Romain Ducup, coordinateur de la Défense des forêts contre les incendies à l’ONF (Office national des forêts), analyse et détaille la complexité et les causes du mégafeu qui a déjà détruit près de 5 000 hectares dans...
Romain Ducup, coordinateur de la Défense des forêts contre les incendies à l’ONF (Office national des forêts), analyse et détaille la complexité et les causes du mégafeu qui a déjà détruit près de 5 000 hectares dans les Pyrénées-Orientales depuis le 4 juillet.
Pourquoi cet incendie a-t-il progressé si vite et pris cette ampleur ?
Le contexte actuel est particulièrement propice à la propagation du feu, surtout dans les Pyrénées-Orientales. Depuis 2022, le département est en déficit pluviométrique grave. Ce phénomène a une conséquence centrale, c’est le dépérissement des massifs forestiers en Pays catalan. Le bois sèche, tombe, et alimente le front de feu de façon beaucoup plus intense que si le bois était vert. Ajouté à cela les conséquences de la tempête Nils de février dernier que nous payons toujours. De nombreux arbres ont été arrachés, surtout dans les Pinèdes des Aspres et dans le secteur de Montalba-le-Château. Ils ont séché et se sont transformés en combustible ultra-inflammable lors des sécheresses.
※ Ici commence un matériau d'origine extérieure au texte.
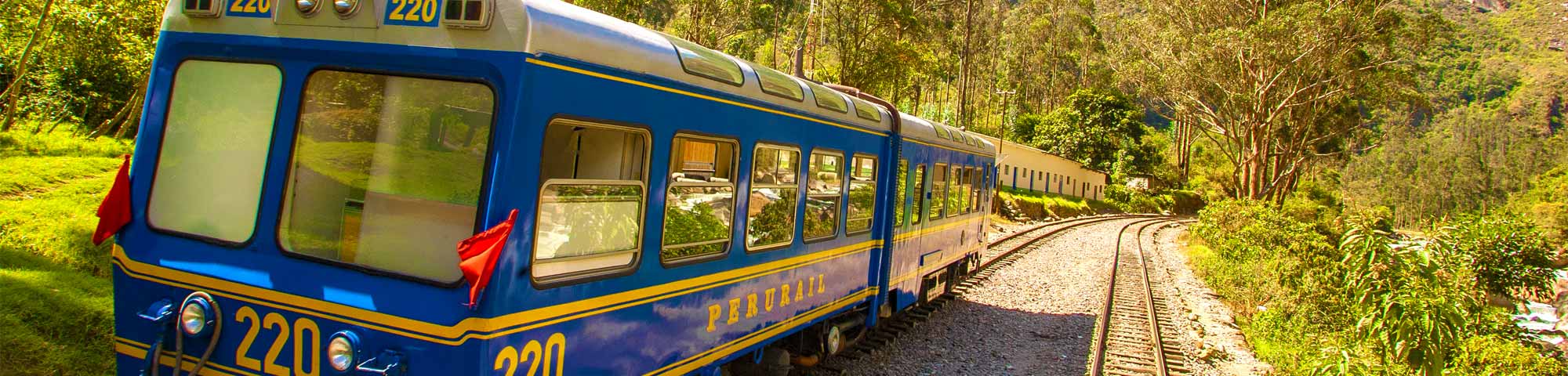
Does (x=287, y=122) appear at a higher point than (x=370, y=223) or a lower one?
higher

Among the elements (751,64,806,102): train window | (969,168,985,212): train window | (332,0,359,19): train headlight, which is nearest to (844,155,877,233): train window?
(751,64,806,102): train window

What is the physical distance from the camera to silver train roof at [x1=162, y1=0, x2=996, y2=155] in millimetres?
3551

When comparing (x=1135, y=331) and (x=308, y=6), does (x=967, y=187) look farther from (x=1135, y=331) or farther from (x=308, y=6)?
(x=308, y=6)

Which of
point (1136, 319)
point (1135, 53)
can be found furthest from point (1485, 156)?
point (1136, 319)

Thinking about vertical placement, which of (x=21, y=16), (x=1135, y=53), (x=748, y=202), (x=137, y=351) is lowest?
(x=137, y=351)

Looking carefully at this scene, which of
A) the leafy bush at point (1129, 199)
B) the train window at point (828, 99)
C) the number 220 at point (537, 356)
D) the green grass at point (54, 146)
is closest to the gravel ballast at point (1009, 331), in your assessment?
the train window at point (828, 99)

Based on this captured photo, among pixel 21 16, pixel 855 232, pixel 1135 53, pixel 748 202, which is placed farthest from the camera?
pixel 1135 53

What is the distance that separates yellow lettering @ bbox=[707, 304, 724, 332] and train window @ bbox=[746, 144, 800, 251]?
18.9 inches

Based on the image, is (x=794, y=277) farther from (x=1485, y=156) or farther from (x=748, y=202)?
(x=1485, y=156)

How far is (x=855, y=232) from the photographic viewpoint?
25.3 feet

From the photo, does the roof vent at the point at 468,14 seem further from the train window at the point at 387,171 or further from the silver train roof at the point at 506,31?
the train window at the point at 387,171

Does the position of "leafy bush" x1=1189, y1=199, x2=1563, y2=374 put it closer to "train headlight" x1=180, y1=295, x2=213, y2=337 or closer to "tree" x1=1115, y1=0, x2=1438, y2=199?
"train headlight" x1=180, y1=295, x2=213, y2=337

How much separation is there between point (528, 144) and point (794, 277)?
3154 mm

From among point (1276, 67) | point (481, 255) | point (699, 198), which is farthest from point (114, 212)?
point (1276, 67)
Ce qui explique qu’il soit aussi agressif et dur à contenir ?
Le dérèglement climatique joue son rôle dans l’agressivité de ce mégafeu. Cette année, les saisons semblaient presque décalées. Nous avons bénéficié d’un printemps très pluvieux, et c’est une bonne chose. Mais c’est surtout un bien pour un mal. Les nombreuses pluies ont augmenté la biomasse arbustive dans ces massifs, et lorsque la sécheresse s’est abattue sur la région, elle a asséché cette végétation fournie et a participé à sa propagation rapide.
Concernant sa difficulté à être fixé par les secours, c’est dû à la fois au type de sol qu’il parcourt, mais aussi au climat dans les Pyrénées-Orientales. Lors des 48 dernières heures, la zone a fait face à beaucoup de vents changeants, ce qui a développé plusieurs fronts de feu. Le vent fort du départ de feu s’est transformé en un vent latéral qui a transformé le flanc de l’incendie en tête de l’incendie. À cause de ces fluctuations, le mégafeu a suivi trois axes différents de propagation. Les 10 à 14 % maximum d’hygrométrie (taux d’humidité dans l’air) recensés dans le département depuis son départ favorisent aussi sa propagation ultrarapide.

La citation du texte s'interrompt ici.